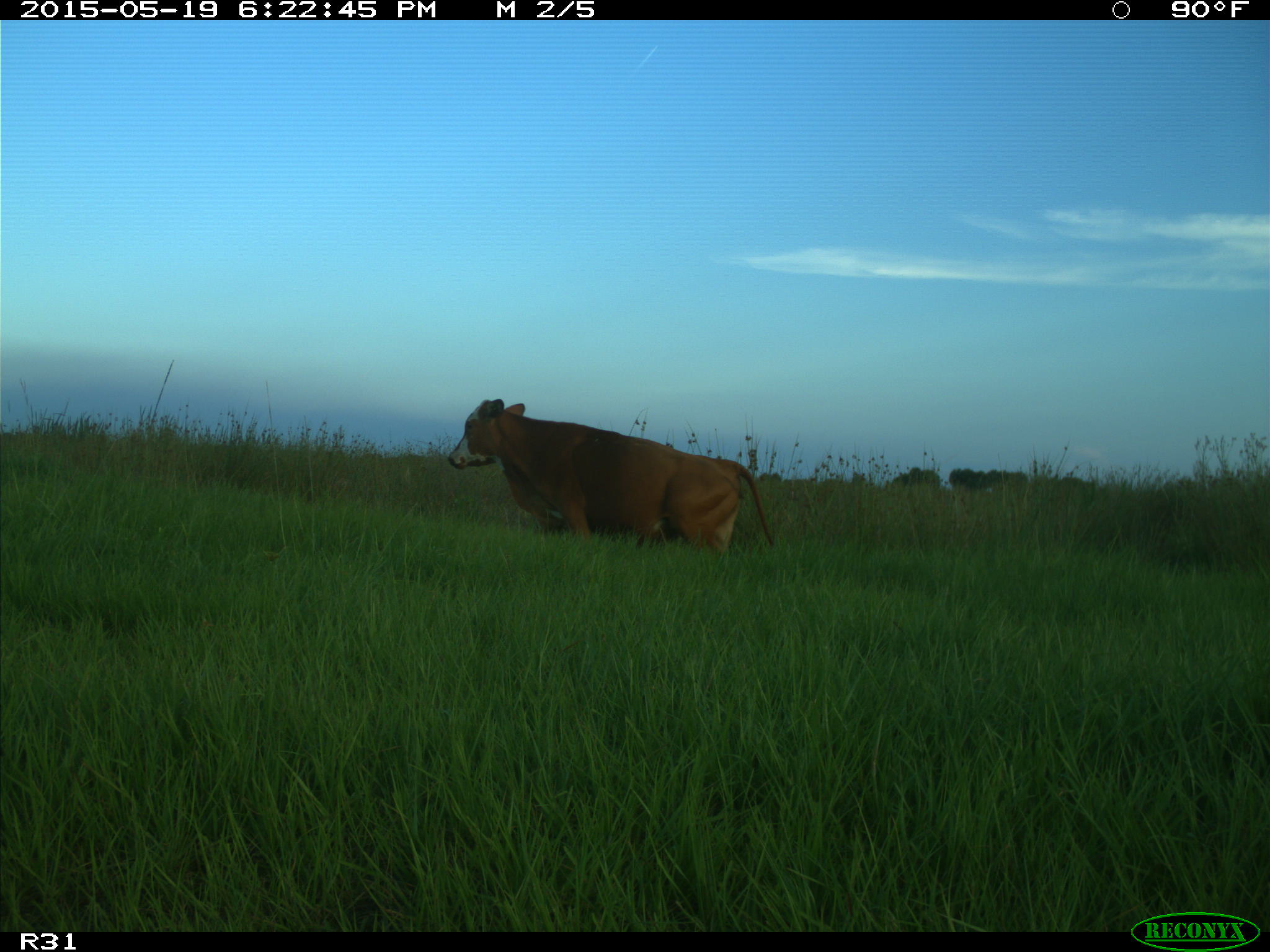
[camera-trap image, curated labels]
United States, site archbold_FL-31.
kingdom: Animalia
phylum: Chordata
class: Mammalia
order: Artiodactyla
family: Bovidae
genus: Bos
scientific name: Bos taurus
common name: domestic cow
...
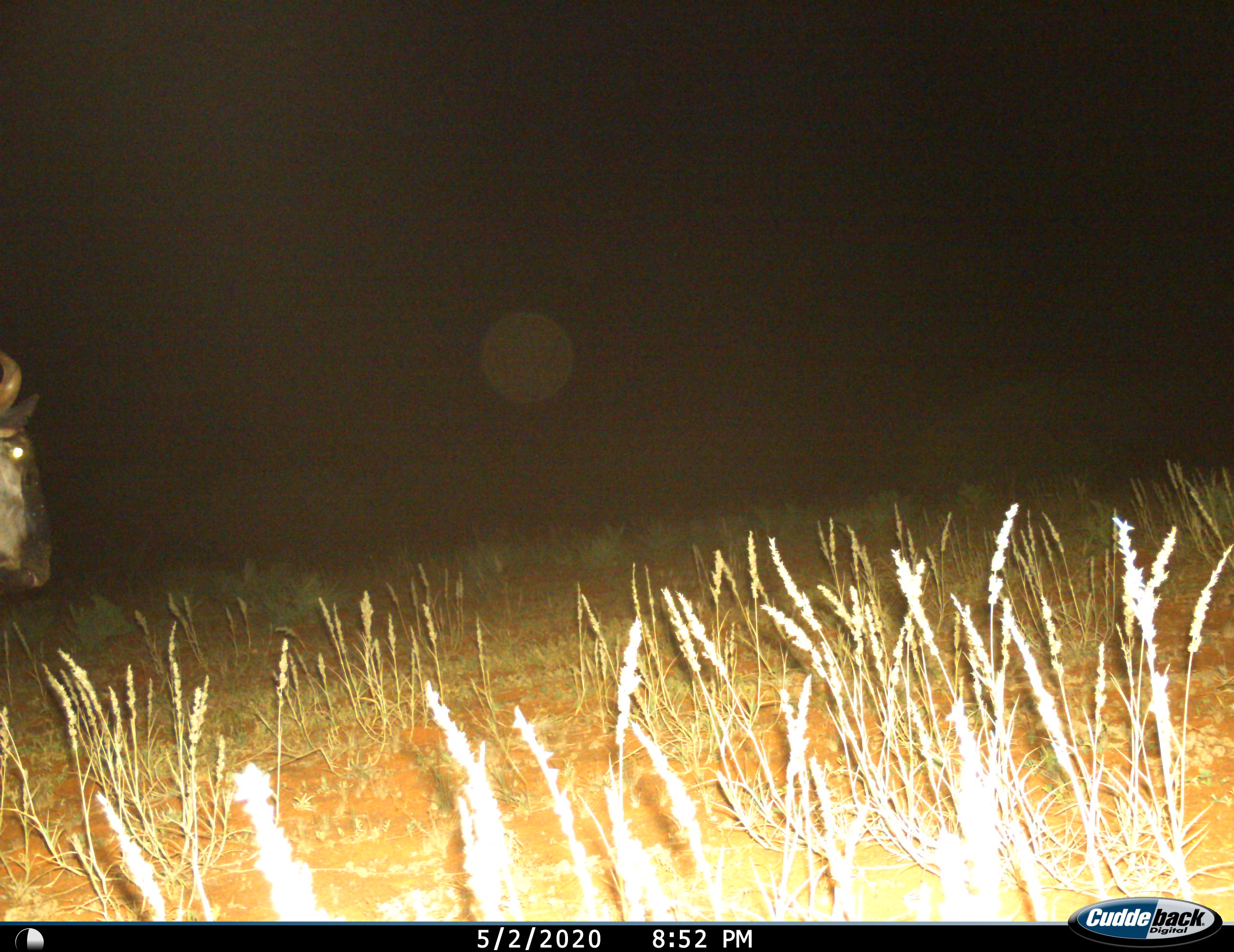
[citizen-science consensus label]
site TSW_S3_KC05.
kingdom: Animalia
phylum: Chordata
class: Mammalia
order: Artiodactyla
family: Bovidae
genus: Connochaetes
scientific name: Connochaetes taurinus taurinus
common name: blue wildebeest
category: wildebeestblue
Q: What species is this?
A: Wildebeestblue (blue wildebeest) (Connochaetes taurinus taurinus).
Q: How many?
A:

__Your objective__:
In the listing above, find the line containing "[camera-trap image, curated labels]" and the line containing "common name: domestic cow". Output them and every line between, exactly, and nothing else.

__Task answer__:
[camera-trap image, curated labels]
United States, site archbold_FL-31.
kingdom: Animalia
phylum: Chordata
class: Mammalia
order: Artiodactyla
family: Bovidae
genus: Bos
scientific name: Bos taurus
common name: domestic cow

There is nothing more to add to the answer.